The wife of King Abdullah II continued: “Assigning themselves authority and immunity, Israel’s leaders feel licensed to do whatever they like and not expect an international outcry.”
An Israeli parliamentary committee on Monday recommended stripping an Arab Israeli lawmaker of some key privileges after she joined a flotilla of foreign aid ships trying to break the blockade on Gaza.
Haneen Zuabi, an MP with Balad, a left-wing Arab nationalist party, sparked outrage in Israel for her participation in the protest flotilla, which was the centre of a botched navy raid that left nine activists dead.
Seven out of eight MPs on the Knesset House Committee voted in favour of stripping Zuabi of her diplomatic passport and parliamentary funding for legal defence.
They also voted in favour of taking away her parliamentary privilege to leave the country even if she is wanted in connection with a felony.
“The time has come to show a yellow card to Arab lawmakers, especially to Haneen Zuabi who is an accomplice in the attempt to kill soldiers,” said committee member Michael Ben-Ari of the hawkish National Union party.
The measures will not take effect until they are approved by the Knesset plenum.
Protest
A pro-Palestinian group which helped organise the Gaza aid flotilla intercepted by the Israeli navy in a raid which cost nine lives last week on Monday announced the closure of its headquarters in Cyprus.
In protest at the lack of cooperation with the mission from the Cyprus government, the Free Gaza Movement’s office is to close down on Tuesday and relocate at a later date to London.
The Cyprus government banned ships and passengers from leaving the island to join the sea convoy which was anchored off the island before heading for Gaza when it came under Israeli attack in international waters on May 31.
“We leave tomorrow (Tuesday) and the office will be closed because we feel we are not welcome anymore on Cyprus and the government has made that clear,” the movement’s Audrey Bomse told AFP.

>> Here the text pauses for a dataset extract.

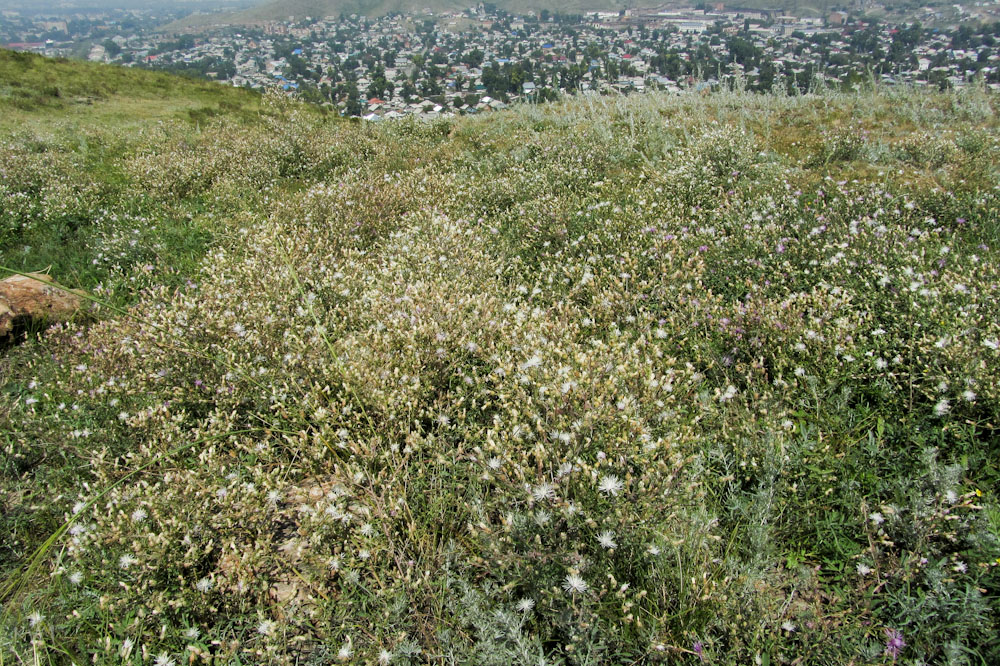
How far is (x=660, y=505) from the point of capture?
107 inches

She said her group had not been informed in advance of a “secretive” executive order banning the use of Cyprus as a staging post for the attempt to break Israel’s blockade of Gaza.
“If we knew about it, we would never have brought European MPs to Cyprus to join the flotilla,” she said.
Bomse said Cyprus had cooperated with several past missions to break the blockade by sea, allowing the Free Gaza Movement (FGM) to ferry passengers headed for Gaza into international waters.